Les autorités bangladaises doivent mettre un terme à la répression du droit à la liberté d’expression en ligne et abroger de toute urgence la loi draconienne sur la sécurité numérique, à moins qu’elle ne soit modifiée pour être mise en conformité avec le droit international relatif aux droits humains et les normes en la matière, a déclaré Amnesty International dans un nouveau rapport paru lundi 26 juillet 2021.

Ce rapport, intitulé No space for dissent, examine 10 affaires judiciaires engagées au titre de la Loi sur la sécurité numérique – une loi qui contient des dispositions excessivement larges et vagues donnant aux autorités de vastes pouvoirs de surveillance de l’espace numérique.
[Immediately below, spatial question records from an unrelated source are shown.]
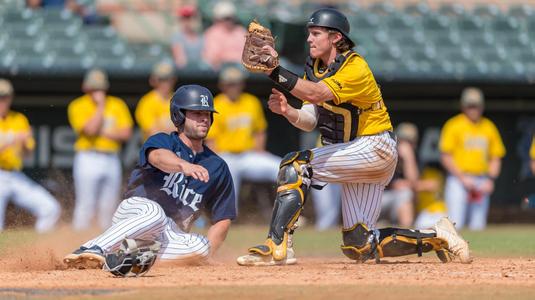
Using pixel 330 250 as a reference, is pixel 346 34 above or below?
above

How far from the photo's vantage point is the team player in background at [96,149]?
12953mm

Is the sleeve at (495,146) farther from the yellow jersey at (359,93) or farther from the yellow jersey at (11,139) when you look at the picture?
the yellow jersey at (359,93)

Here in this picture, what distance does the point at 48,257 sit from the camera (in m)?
7.56

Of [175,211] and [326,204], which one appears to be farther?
[326,204]

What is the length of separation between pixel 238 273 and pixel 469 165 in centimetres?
784

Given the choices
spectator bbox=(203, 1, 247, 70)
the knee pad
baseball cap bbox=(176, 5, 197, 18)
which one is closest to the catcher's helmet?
the knee pad

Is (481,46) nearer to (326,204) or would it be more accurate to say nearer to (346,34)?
(326,204)

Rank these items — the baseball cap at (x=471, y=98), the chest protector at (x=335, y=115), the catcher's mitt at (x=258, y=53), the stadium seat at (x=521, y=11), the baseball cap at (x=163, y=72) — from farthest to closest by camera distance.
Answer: the stadium seat at (x=521, y=11) < the baseball cap at (x=471, y=98) < the baseball cap at (x=163, y=72) < the chest protector at (x=335, y=115) < the catcher's mitt at (x=258, y=53)

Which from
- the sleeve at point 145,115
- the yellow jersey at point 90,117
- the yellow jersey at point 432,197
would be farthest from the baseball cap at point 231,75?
the yellow jersey at point 432,197

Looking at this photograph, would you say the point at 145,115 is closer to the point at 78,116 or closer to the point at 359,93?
the point at 78,116

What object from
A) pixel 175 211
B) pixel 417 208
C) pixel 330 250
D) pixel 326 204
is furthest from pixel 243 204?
pixel 175 211

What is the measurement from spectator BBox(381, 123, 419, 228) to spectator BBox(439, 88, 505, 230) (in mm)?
426

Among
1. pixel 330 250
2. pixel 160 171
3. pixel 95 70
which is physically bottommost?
pixel 330 250

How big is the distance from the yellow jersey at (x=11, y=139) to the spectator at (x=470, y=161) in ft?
17.1
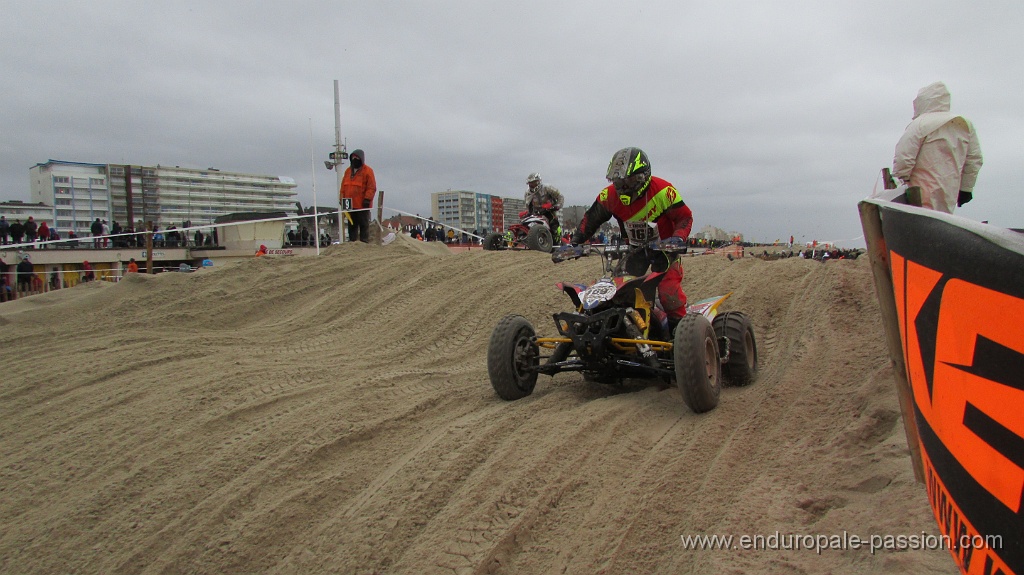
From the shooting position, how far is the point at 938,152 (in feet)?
15.0

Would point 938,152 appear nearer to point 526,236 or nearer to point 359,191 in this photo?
point 526,236

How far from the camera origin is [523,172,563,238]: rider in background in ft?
43.4

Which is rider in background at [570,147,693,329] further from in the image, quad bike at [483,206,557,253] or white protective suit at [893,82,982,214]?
quad bike at [483,206,557,253]

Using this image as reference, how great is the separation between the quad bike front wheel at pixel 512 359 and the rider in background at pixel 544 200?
8.48 m

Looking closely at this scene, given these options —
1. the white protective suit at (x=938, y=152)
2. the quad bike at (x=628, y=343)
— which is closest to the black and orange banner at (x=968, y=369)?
the quad bike at (x=628, y=343)

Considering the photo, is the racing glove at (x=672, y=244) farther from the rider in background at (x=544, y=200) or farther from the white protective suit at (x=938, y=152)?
the rider in background at (x=544, y=200)

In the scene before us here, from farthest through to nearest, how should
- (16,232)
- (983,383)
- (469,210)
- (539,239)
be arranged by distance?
(469,210), (16,232), (539,239), (983,383)

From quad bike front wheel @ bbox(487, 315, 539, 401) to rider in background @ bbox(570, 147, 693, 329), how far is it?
96 centimetres

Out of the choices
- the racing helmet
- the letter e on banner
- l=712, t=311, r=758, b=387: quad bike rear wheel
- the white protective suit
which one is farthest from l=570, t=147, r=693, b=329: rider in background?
the letter e on banner

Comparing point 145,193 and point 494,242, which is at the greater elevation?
point 145,193

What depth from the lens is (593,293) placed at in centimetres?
468

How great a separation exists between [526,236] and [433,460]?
9.64 meters

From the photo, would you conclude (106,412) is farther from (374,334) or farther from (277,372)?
(374,334)

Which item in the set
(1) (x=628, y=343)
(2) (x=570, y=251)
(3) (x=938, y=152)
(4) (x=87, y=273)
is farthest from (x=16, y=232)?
(3) (x=938, y=152)
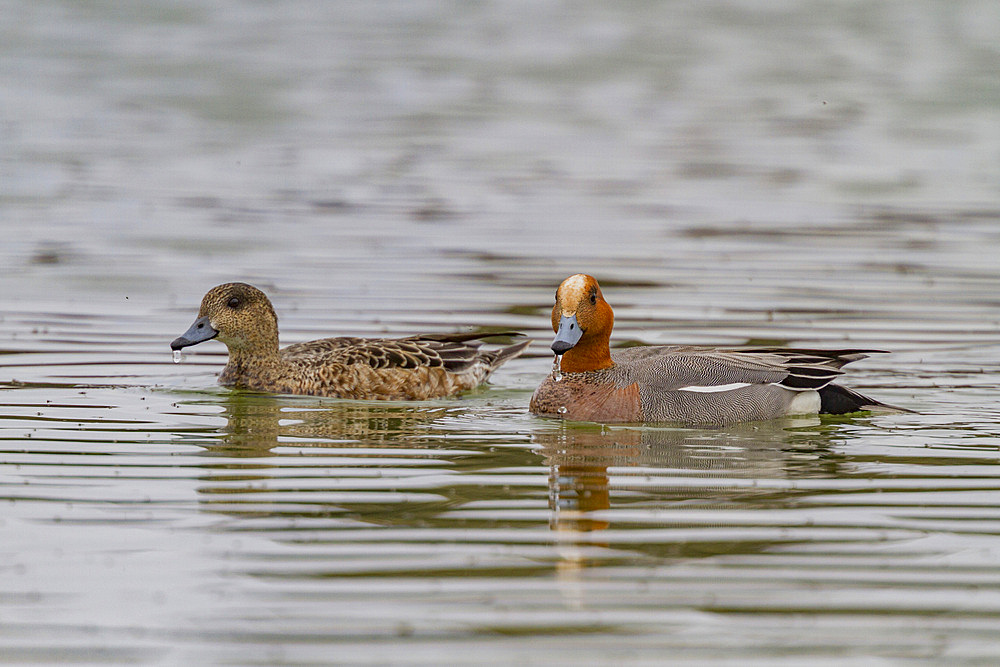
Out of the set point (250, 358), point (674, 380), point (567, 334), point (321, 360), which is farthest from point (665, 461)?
point (250, 358)

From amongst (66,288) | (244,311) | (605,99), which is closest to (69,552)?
(244,311)

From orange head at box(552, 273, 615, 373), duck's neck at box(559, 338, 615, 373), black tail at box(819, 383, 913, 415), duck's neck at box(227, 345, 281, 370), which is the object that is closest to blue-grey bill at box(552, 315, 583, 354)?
orange head at box(552, 273, 615, 373)

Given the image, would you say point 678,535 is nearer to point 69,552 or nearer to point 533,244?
point 69,552

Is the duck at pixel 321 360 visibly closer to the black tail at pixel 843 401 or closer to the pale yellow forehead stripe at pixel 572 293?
the pale yellow forehead stripe at pixel 572 293

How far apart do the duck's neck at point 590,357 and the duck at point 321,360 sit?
107 cm

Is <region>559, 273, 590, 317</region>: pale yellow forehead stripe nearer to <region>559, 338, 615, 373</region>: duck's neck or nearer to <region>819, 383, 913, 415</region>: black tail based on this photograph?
<region>559, 338, 615, 373</region>: duck's neck

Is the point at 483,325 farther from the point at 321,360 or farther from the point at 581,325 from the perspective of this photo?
the point at 581,325

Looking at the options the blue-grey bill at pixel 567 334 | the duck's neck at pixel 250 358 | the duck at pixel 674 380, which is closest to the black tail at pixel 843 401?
the duck at pixel 674 380

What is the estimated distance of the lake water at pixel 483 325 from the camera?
5.20 meters

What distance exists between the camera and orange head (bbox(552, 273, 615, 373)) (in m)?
8.88

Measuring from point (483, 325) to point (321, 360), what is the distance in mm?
2164

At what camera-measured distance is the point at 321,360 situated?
9.98 metres

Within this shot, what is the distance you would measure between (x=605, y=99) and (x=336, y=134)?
629cm

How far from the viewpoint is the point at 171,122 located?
24.2 meters
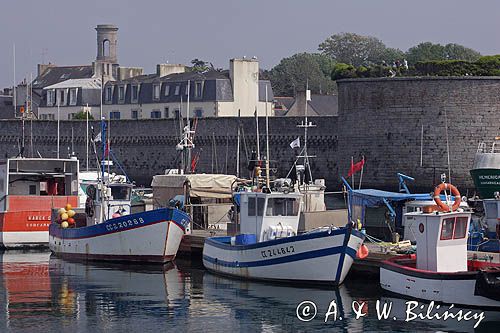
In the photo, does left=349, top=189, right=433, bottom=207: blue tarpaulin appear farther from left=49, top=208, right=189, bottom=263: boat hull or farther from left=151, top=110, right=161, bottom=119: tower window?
left=151, top=110, right=161, bottom=119: tower window

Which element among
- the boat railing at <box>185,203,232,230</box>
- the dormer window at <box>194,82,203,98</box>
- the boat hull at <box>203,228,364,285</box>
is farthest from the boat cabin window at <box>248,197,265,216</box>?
the dormer window at <box>194,82,203,98</box>

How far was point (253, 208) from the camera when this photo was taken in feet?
93.9

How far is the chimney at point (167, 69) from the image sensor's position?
8328 centimetres

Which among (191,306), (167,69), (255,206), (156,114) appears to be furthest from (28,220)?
(167,69)

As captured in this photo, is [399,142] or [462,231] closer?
[462,231]

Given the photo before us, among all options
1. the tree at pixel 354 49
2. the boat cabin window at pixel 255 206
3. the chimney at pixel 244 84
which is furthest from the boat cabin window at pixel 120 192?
the tree at pixel 354 49

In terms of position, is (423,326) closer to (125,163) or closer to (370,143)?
(370,143)

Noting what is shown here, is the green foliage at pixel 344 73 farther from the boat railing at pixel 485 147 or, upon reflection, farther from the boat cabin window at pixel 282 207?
the boat cabin window at pixel 282 207

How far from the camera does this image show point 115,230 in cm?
3247

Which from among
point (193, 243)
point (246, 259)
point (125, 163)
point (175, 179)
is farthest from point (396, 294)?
point (125, 163)

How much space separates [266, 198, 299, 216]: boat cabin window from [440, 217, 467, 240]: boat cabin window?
15.8 ft

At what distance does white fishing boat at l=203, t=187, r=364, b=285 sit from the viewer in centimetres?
2667

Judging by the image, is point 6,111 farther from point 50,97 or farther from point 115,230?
point 115,230

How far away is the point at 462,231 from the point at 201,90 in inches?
2068
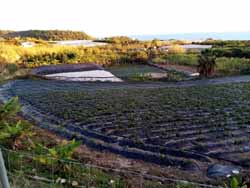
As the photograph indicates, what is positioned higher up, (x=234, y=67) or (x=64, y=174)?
(x=234, y=67)

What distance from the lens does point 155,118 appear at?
7.26m

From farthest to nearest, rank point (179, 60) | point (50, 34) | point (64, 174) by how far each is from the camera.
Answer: point (50, 34) < point (179, 60) < point (64, 174)

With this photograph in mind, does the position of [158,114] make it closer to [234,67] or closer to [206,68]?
[206,68]

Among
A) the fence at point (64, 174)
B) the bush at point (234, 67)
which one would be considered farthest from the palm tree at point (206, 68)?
the fence at point (64, 174)

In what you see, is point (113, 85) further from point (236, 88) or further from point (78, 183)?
point (78, 183)

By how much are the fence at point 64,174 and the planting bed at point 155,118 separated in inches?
36.6

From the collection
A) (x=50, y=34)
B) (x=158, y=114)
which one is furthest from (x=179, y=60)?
(x=50, y=34)

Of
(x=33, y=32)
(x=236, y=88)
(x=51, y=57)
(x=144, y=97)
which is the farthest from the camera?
(x=33, y=32)

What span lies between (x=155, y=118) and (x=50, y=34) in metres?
32.9

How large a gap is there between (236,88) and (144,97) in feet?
11.3

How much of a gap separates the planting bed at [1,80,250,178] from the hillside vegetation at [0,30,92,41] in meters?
26.0

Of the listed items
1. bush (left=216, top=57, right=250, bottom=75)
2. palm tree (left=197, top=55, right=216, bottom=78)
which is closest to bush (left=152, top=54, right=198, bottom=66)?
bush (left=216, top=57, right=250, bottom=75)

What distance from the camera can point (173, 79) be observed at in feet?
43.4

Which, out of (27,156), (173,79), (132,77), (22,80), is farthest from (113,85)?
(27,156)
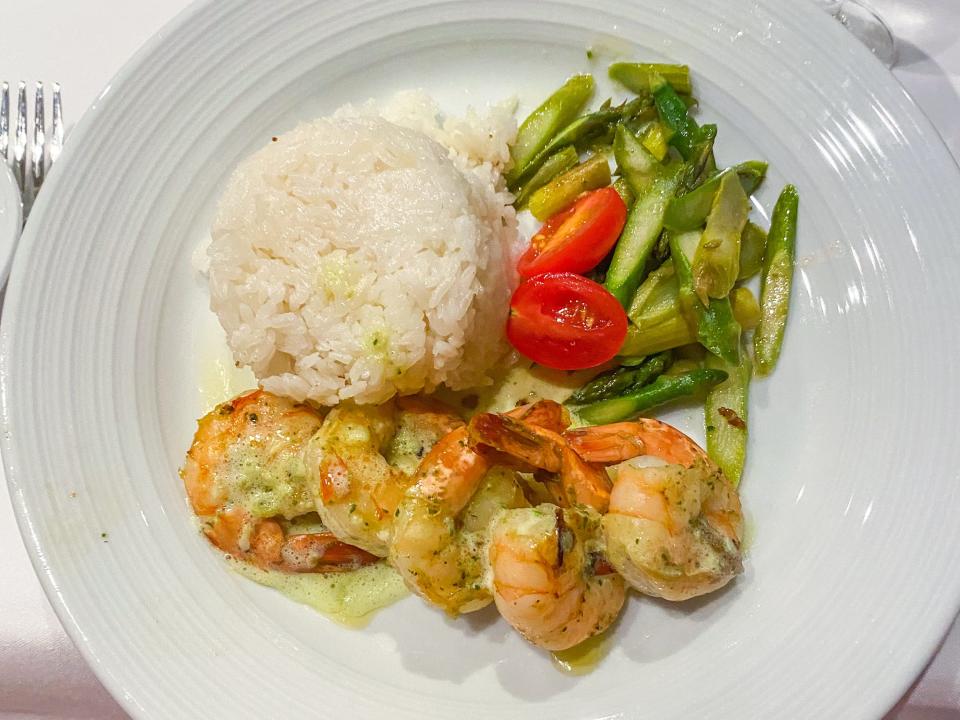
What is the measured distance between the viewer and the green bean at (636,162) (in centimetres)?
279

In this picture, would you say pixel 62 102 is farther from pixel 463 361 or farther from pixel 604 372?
pixel 604 372

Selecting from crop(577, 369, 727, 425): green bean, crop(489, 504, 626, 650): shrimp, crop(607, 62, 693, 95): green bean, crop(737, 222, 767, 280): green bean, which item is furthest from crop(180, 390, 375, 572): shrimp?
crop(607, 62, 693, 95): green bean

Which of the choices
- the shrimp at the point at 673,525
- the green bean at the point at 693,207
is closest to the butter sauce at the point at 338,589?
the shrimp at the point at 673,525

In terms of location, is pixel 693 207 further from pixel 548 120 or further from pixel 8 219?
pixel 8 219

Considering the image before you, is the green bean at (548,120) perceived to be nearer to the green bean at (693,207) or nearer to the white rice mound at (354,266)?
the white rice mound at (354,266)

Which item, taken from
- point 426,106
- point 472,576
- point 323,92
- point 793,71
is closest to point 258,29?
point 323,92

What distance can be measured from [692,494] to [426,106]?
6.01 ft

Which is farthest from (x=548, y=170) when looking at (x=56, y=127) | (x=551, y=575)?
(x=56, y=127)

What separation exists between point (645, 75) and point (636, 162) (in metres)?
0.36

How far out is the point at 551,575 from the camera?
2113 mm

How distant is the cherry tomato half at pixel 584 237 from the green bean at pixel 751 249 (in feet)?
1.47

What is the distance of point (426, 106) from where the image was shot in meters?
2.99

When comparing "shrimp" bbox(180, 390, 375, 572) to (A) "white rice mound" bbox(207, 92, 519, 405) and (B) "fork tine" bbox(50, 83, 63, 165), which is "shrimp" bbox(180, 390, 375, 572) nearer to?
(A) "white rice mound" bbox(207, 92, 519, 405)

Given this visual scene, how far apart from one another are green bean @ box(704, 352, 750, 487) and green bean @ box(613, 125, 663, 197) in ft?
2.36
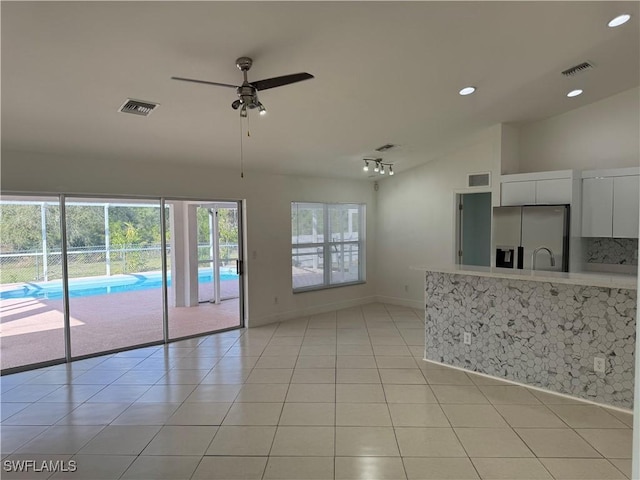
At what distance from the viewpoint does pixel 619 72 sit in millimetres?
3914

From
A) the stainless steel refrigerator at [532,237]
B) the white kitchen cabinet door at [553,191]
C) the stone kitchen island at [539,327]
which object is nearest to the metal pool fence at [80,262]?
the stone kitchen island at [539,327]

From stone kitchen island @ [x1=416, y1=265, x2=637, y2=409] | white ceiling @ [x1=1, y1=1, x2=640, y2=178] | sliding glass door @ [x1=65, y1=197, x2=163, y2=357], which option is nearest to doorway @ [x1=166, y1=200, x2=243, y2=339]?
sliding glass door @ [x1=65, y1=197, x2=163, y2=357]

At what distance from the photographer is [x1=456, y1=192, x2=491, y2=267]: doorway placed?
656 centimetres

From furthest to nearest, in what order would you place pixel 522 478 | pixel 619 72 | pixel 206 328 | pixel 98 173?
pixel 206 328 < pixel 98 173 < pixel 619 72 < pixel 522 478

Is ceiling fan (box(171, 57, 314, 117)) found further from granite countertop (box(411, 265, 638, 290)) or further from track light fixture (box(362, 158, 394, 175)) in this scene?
track light fixture (box(362, 158, 394, 175))

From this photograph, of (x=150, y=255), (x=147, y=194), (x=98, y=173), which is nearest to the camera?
(x=98, y=173)

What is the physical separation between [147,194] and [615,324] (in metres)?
5.18

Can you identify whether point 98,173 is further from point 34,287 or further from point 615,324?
point 615,324

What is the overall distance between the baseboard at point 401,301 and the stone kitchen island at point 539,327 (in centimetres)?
255

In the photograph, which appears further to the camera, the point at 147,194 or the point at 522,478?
the point at 147,194

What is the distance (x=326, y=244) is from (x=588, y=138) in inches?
168

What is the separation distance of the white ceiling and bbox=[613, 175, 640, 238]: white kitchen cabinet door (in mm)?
1142

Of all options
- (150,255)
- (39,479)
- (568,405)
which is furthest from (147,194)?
(568,405)

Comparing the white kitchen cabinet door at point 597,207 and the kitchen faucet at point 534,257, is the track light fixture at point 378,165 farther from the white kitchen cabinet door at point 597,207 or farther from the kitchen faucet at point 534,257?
the white kitchen cabinet door at point 597,207
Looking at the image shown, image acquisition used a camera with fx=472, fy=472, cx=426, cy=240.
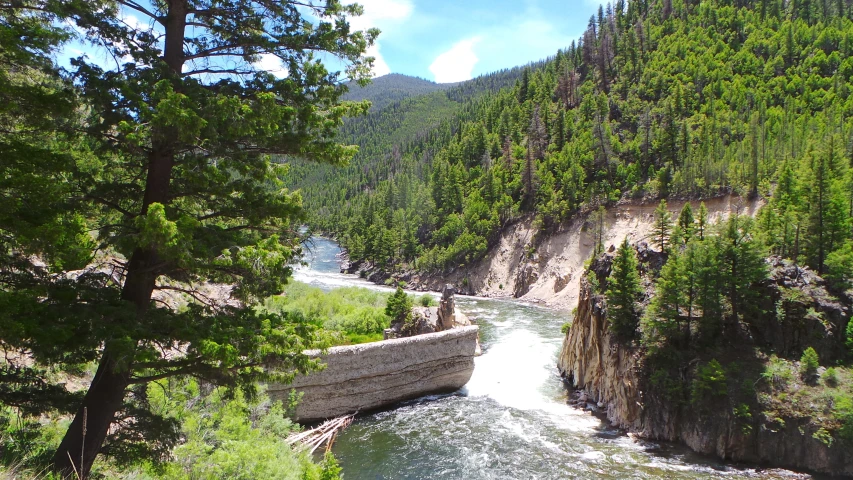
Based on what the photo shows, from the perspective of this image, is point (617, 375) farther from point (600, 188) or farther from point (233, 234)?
point (600, 188)

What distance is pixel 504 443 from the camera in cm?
2005

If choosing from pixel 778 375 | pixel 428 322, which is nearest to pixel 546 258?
pixel 428 322

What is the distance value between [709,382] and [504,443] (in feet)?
28.8

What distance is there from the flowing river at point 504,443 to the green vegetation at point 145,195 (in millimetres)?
5477

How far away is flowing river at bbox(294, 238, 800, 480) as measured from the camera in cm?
1762

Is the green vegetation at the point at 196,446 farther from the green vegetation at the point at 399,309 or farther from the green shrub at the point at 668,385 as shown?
the green shrub at the point at 668,385

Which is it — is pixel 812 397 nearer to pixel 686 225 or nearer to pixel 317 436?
pixel 686 225

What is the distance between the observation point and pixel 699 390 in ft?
63.9

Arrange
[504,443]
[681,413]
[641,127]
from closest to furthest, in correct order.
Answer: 1. [504,443]
2. [681,413]
3. [641,127]

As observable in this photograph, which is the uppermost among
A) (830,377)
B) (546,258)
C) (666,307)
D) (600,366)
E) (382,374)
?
(546,258)

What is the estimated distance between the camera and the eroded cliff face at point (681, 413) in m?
17.5

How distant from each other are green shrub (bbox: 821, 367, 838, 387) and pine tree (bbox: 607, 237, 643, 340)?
7.22m

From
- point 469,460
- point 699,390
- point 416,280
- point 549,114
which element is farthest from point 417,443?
point 549,114

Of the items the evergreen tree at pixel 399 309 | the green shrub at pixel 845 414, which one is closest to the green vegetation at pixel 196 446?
the evergreen tree at pixel 399 309
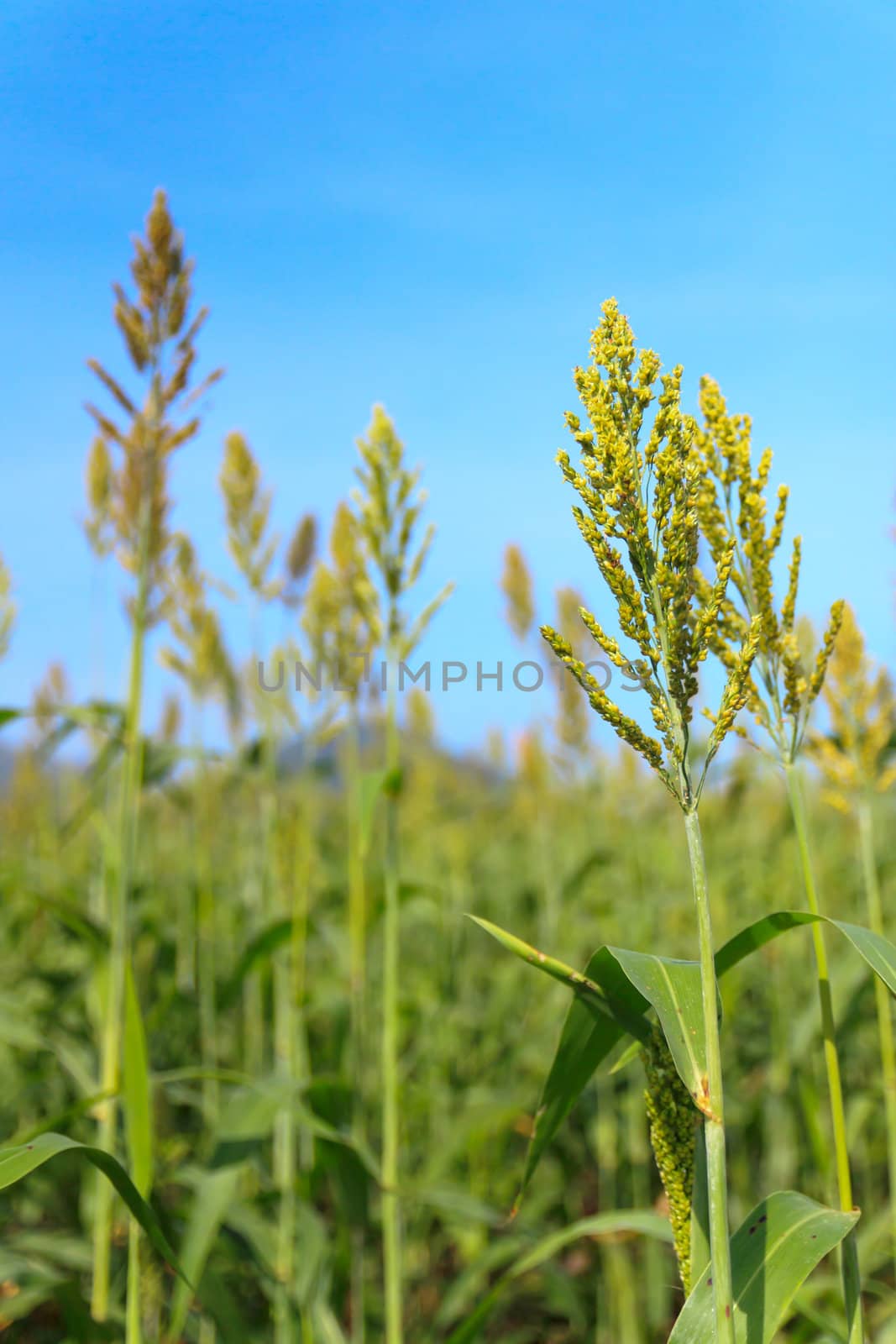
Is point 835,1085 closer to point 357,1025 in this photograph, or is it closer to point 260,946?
point 357,1025

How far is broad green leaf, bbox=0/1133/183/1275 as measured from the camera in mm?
1383

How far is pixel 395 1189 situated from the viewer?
231cm

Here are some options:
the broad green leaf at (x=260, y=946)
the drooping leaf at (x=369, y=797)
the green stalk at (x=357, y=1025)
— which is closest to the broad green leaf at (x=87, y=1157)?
the drooping leaf at (x=369, y=797)

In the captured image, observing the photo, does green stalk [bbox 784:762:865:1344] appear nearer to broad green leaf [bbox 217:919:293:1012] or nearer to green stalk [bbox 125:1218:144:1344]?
green stalk [bbox 125:1218:144:1344]

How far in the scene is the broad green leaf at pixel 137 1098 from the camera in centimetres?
184

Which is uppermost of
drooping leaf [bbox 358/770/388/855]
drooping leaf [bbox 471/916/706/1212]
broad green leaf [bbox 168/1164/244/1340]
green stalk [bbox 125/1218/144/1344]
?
drooping leaf [bbox 358/770/388/855]

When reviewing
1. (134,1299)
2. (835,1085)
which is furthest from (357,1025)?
(835,1085)

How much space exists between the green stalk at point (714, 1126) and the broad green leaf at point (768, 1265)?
70 millimetres

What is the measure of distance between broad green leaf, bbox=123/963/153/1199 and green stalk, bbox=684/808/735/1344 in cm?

Les personnes visées ont été soumises à de nombreuses violations des droits humains, telles que des disparitions forcées, de la détention arbitraire et de la torture, pour avoir simplement critiqué sur les réseaux sociaux des personnes ayant du pouvoir.

En juillet 2021, au moins 433 personnes étaient toujours emprisonnées au Bangladesh en vertu de la Loi sur la sécurité numérique ; la plupart étaient accusées de publication en ligne d’informations fausses ou insultantes.

Parmi les personnes visées figurent des journalistes, des caricaturistes, des musicien·ne·s, des militant·e·s, des entrepreneur·e·s, des étudiant·e·s et même un fermier qui ne sait ni lire ni écrire. L’une d’elles, l’écrivain Mushtaq Ahmed, est mort en prison après y avoir langui pendant 10 mois sans inculpation ni procès, en vertu de la Loi sur la sécurité numérique. Selon l’un de ses codétenus, il a été torturé.

« Les poursuites engagées par les autorités en vertu de la Loi sur la sécurité numérique montrent combien il est devenu dangereux de parler ouvertement et d’exprimer des points de vue dissidents au Bangladesh aujourd’hui. Ces restrictions injustifiées de différentes formes d’expression envoient un message dissuasif à la société bangladaise et ont sévèrement réduit l’espace d’expression des médias indépendants et des organisations de la société civile. Les autorités doivent libérer toutes les personnes qui sont emprisonnées pour avoir simplement exercé leur droit à la liberté d’expression », a déclaré Saad Hammadi, chargé de campagne pour l’Asie du Sud à Amnesty International.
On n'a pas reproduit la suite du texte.